The International Civil Aviation Organisation (ICAO) committed in a resolution adopted today (4 October) in Montreal to agree a global market-based mechanism to reduce aviation emissions at its next general assembly in 2016. The new mechanism would take effect in 2020.
However the European Union was defeated in its efforts to have ICAO recognise its right to continue charging aviation in its own market-based mechanism, the Emissions Trading Scheme (ETS).
In a stinging rebuke to the EU, the ICAO resolution contains a paragraph saying that no country can include another country's airlines in their ETS without a mutual agreement between the two.
The EU noted a reservation disagreeing with this section of the text. It is non-binding, as the EU has already justified the inclusion of foreign airlines on the basis of the 1947 Chicago Convention on International Civil Aviation. However the EU wanted the right to include foreign airlines recognised in the ICAO text as a bulwark against Chinese and American airlines who have refused to comply.
Earlier this month the EU offered to exclude emissions emitted outside EU airspace from being covered by the ETS in exchange for a deal at ICAO. The resolution text, however, would suggest that even this is not sanctioned by the ICAO text, as any inclusion of foreign airlines would need mutual agreement. The US, which had backed the ‘airspace' approach of the EU's offer, pushed anyway for the resolution text which wouldn't' allow any inclusion of foreign airlines.
“ICAO is going even beyond what the Chicago Convention allows,” said Bill Hemmings of campaign group T&E from Montreal. “They're telling the EU what it can do in its own airspace.”
The ICAO countries voted 97 to 39 to include this provision against the EU ETS. Some ministers presented the outcome as a defeat of the EU by India, China, Russia and America. “We are happy that multilateralism has prevailed over unilateralism,” said T.S. Tirumurti, joint secretary at India's Ministry of External Affairs, told Bloomberg news agency.
A spokesperson for the Commission said the EU would have to consider its next steps. Any change to the ETS scope, whether to exclude non-EU airspace or to go further and exclude all foreign airlines, would need approval from member states and the European Parliament.

### [Records]
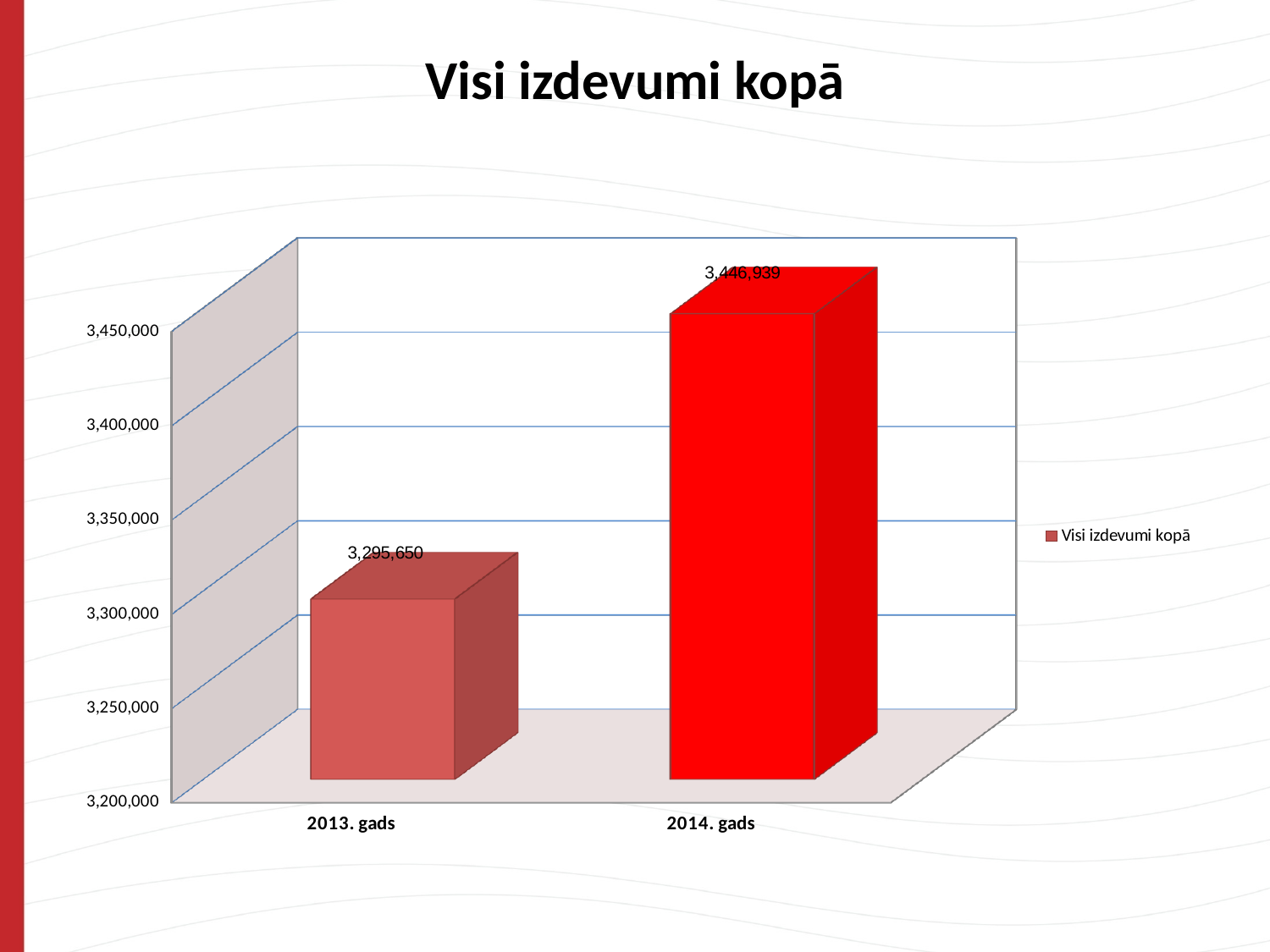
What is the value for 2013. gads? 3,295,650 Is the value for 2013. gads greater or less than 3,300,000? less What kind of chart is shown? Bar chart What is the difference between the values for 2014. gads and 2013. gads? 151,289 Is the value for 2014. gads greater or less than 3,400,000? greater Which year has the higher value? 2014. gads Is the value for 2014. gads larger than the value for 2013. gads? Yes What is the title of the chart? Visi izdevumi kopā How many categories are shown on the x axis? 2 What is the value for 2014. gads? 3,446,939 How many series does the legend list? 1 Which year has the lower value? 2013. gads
--
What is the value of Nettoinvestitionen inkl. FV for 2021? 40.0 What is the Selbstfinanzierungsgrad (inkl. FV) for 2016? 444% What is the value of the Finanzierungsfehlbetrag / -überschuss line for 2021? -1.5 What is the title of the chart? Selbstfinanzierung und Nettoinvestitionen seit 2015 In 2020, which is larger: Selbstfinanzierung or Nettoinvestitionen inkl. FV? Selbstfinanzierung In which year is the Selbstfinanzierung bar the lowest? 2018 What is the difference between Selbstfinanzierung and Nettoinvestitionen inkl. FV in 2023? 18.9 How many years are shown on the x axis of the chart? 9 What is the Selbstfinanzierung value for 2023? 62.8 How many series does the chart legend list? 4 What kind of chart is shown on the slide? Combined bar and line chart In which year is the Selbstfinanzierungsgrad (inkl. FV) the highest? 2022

### [Assigned task A]
In the article on the ICAO resolution, which countries did some ministers present as having defeated the EU? List them all.
### [Assigned task B]
Answer these questions about the article on the ICAO resolution, one per line:
(i) In which city was the resolution adopted?
(ii) What was the vote on the provision against the EU ETS?
(iii) On the basis of which convention has the EU justified including foreign airlines?
### [Assigned task C]
Transcribe the passage of the article on the ICAO resolution that begins with the words "The International Civil" and ends with "effect in 2020.".
The records play no part in what comes next.

### [Task response A]
India, China, Russia, America

### [Task response B]
(i) Montreal
(ii) 97 to 39
(iii) The 1947 Chicago Convention on International Civil Aviation

### [Task response C]
The International Civil Aviation Organisation (ICAO) committed in a resolution adopted today (4 October) in Montreal to agree a global market-based mechanism to reduce aviation emissions at its next general assembly in 2016. The new mechanism would take effect in 2020.